Die Tuberkulose wird verursacht durch Mykobakterien und hier vor allem durch das von Robert Koch im Jahr 1882 entdeckte Mycobacterium tuberculosis. Bevorzugt besiedelt dieser Erreger die Lunge. Wenn diese Besiedlungsherde Anschluss an die Atemwege bekommen und die Bakterien „ausgeatmet“ werden können, wird von offener, also ansteckender Tuberkulose gesprochen.
Malaria: Der Mensch als Zwischenwirt
Die Malaria ist eine Parasiteninfektion, der weltweit pro Jahr über 400.000 Menschen zum Opfer fallen (WHO). Die auch Wechselfieber oder Sumpffieber genannte Erkrankung äußert sich durch periodische Fieberschübe, Magen-Darm-Beschwerden, Blutarmut und Krämpfe. Schwere Verläufe, die häufig zum Tod führen, kommen vor allem bei Kindern vor.
Die Malaria ist eine behandelbare Erkrankung, sofern sie rechtzeitig erkannt wird. Leider sind die Erreger ebenfalls zunehmend unempfindlich gegen viele Medikamente.
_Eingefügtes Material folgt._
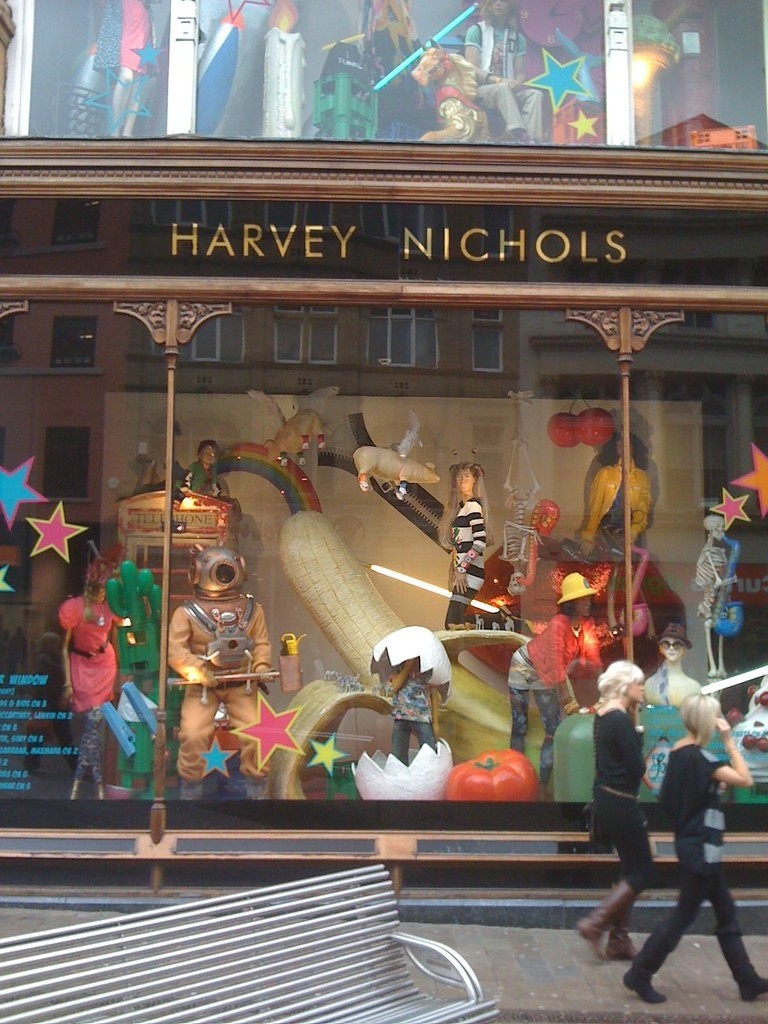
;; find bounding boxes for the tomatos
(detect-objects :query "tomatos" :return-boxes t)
[446,748,539,800]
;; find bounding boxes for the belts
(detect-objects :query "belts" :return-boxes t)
[602,785,640,804]
[71,638,109,659]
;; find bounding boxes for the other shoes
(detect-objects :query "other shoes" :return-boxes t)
[739,973,768,1001]
[623,969,666,1003]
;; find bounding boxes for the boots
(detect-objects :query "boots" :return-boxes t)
[575,880,639,960]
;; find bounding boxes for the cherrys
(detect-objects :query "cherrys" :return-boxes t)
[575,395,613,445]
[548,397,581,448]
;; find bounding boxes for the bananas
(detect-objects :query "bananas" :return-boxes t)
[261,510,578,800]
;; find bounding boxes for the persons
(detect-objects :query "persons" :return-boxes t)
[465,0,544,143]
[623,694,768,1004]
[58,578,117,799]
[167,546,273,799]
[135,440,222,498]
[643,622,705,708]
[437,461,517,631]
[576,659,659,957]
[391,659,439,767]
[507,572,604,801]
[101,0,156,139]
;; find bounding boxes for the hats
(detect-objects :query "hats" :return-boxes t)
[655,622,692,649]
[557,572,598,604]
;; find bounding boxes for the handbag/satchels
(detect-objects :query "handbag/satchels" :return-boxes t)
[581,801,612,854]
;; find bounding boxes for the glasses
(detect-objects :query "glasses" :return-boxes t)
[657,640,685,649]
[574,596,595,604]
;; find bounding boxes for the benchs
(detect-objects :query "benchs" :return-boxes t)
[0,864,501,1024]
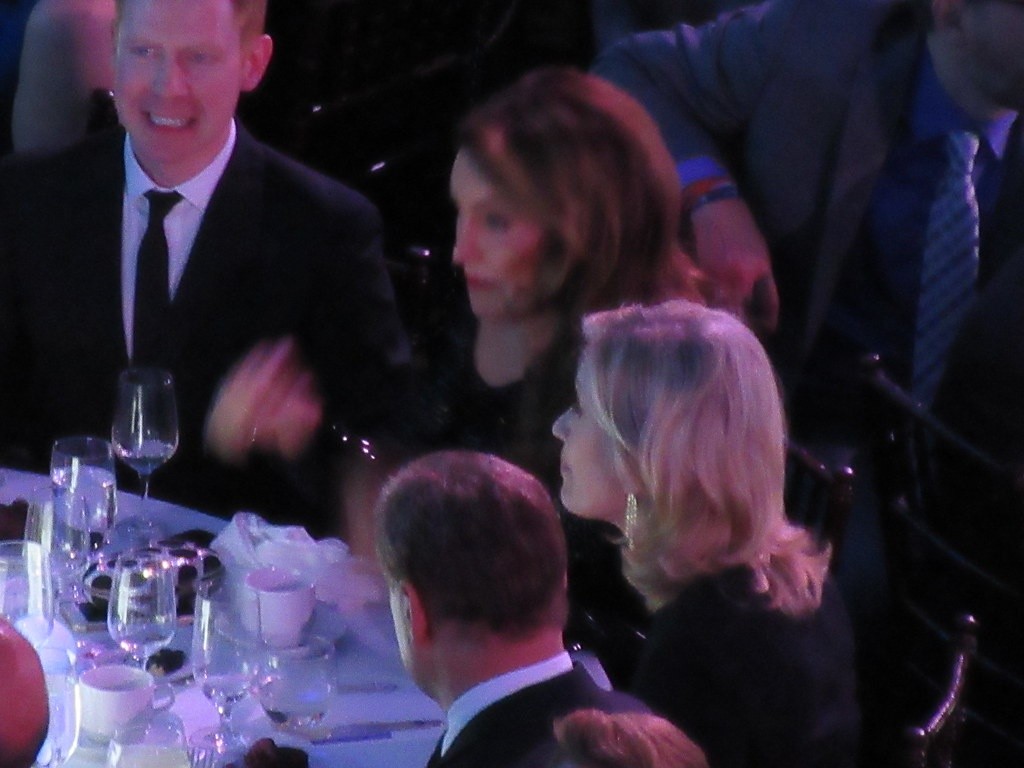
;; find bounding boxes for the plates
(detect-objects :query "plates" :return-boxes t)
[215,598,348,649]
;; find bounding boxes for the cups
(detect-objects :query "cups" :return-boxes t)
[257,633,337,738]
[243,567,315,649]
[0,539,55,652]
[107,724,189,768]
[79,666,176,741]
[34,648,80,768]
[189,727,244,768]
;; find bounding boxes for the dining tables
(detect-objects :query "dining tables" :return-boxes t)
[0,467,611,768]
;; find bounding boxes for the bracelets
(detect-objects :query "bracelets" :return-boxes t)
[689,185,736,211]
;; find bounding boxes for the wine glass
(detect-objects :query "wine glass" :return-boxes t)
[106,552,178,712]
[22,488,89,642]
[108,368,180,525]
[47,436,118,602]
[188,582,266,757]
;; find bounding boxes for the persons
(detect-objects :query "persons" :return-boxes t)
[594,0,1024,768]
[0,0,410,538]
[374,453,651,768]
[424,70,681,455]
[555,710,707,768]
[551,304,859,768]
Umso wichtiger ist es, Mückenstiche zu verhindern und Impfstoffe zu entwickeln. Reisende in Malariagebieten sollten eine reisemedizinische Beratung wahrnehmen.
Der Erreger der Malaria sind Plasmodien. Diese wechseln in ihrem Lebenszyklus zwischen dem Menschen und verschiedenen Mückenarten als Wirt: Durch den Stich einer weiblichen Mücke gelangen Plasmodien-Vorformen mit dem Speichel der Mücke ins menschliche Blut. Sie siedeln zunächst in Leberzellen, wo sie sich auch teilen. Von dort siedeln sie dann in die roten Blutkörperchen um, wo sie zu Keimzellen heranreifen. Die eigentlich sexuelle Vermehrung der Plasmodien findet wieder in der Mücke statt, die die Keimzellen bei einer weiteren Blutmahlzeit aufnehmen.
Virushepatitis: Tödliche Gefahr für die Leber
Die Virushepatitis ist eine Infektion der Leber durch Hepatitisviren. Eine Hepatitis B, C oder D kann chronisch verlaufen. Das führt zu schweren Veränderungen der Leber bis hin zu Leberzirrhose und Leberkrebs. Es wird geschätzt, dass an chronischer Virushepatitis weltweit mindestens eine Million Menschen pro Jahr versterben (WHO). Gegen die Hepatitis B gibt es mittlerweile eine Impfung. Für Hepatitis C und D existiert bislang noch kein Impfstoff. Medikamente zur Behandlung der chronischen Virushepatitis existieren. Sie helfen aber nur einem Teil der Erkrankten.
Die Hepatitis A ist eine akute Infektion, die man sich beispielsweise durch den Genuss ungewaschener beziehungsweise ungekochter Lebensmittel zuziehen kann. Sie heilt in der Regel nach einigen Wochen wieder ab und kann durch eine Impfung verhindert werden. Schwerer verlaufen die Hepatitis B, die durch Körperflüssigkeiten oder durch Geschlechtsverkehr übertragen wird, die Hepatitis C, die vor allem durch Blutprodukte und kontaminierte Spritzen bei Drogenabhängigen weitergegeben wird und die auf ähnlichen Wegen übertragene Hepatitis D(elta).